Venezuela acude hoy a las urnas para renovar su Asamblea Nacional. Una jornada marcada por las indebidas presiones de la dictadura de Nicolás Maduro y sus secuaces que amenazan a sus hambrientos y empobrecidos ciudadanos, absolutamente dependientes de la asistencia estatal, con dejarlos sin comida o trabajo si no votan por el oficialismo. Mezquindad para legitimar con una masiva participación esta nueva farsa electoral en la que se violan normas constitucionales, como ocurrió en las cuestionadas elecciones anticipadas de mayo de 2018 en las que Maduro resultó reelecto, según denuncias de organismos internacionales, entre ellos la Asociación Mundial de Juristas.
Argumentando falta de garantías, representantes de los principales grupos de oposición no participan, excepto delegados de algunos partidos, intervenidos por el Tribunal Supremo de Justicia (TSJ) que reencauchó a varios de sus antiguos miembros para esta elección. Maquillaje para blanquear el régimen. Tampoco en los comicios tienen cabida los 5,4 millones de ciudadanos en el exilio, ni hay observadores internacionales de la Unión Europea o la Organización de Estados Americanos (OEA) supervisando el proceso electoral que no será reconocido.

> Tareas:
a) Reproduce sin cambios el fragmento del texto sobre las elecciones en Venezuela que va desde "Argumentando falta de" hasta "no será reconocido.".
b) Responde con lo que dice el texto sobre las elecciones en Venezuela:
(i) ¿En qué mes y año fueron las elecciones anticipadas en las que Maduro resultó reelecto?
(ii) ¿Cuántos ciudadanos en el exilio no tienen cabida en los comicios?
(iii) ¿Qué tribunal intervino a algunos partidos?

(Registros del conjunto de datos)
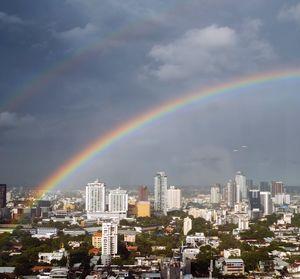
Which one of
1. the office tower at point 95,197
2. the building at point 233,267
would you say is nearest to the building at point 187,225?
the office tower at point 95,197

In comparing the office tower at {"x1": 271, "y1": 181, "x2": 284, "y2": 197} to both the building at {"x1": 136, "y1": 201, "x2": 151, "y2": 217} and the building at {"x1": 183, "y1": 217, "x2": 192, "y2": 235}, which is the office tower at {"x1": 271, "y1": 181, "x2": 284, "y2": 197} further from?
the building at {"x1": 136, "y1": 201, "x2": 151, "y2": 217}

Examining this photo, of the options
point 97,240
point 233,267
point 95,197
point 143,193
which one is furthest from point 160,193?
point 233,267

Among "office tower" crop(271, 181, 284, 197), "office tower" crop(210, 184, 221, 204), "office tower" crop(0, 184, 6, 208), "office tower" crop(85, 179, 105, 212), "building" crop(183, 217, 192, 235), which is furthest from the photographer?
"office tower" crop(85, 179, 105, 212)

> Soluciones:
a)
Argumentando falta de garantías, representantes de los principales grupos de oposición no participan, excepto delegados de algunos partidos, intervenidos por el Tribunal Supremo de Justicia (TSJ) que reencauchó a varios de sus antiguos miembros para esta elección. Maquillaje para blanquear el régimen. Tampoco en los comicios tienen cabida los 5,4 millones de ciudadanos en el exilio, ni hay observadores internacionales de la Unión Europea o la Organización de Estados Americanos (OEA) supervisando el proceso electoral que no será reconocido.

b)
(i) En mayo de 2018.
(ii) 5,4 millones.
(iii) El Tribunal Supremo de Justicia (TSJ).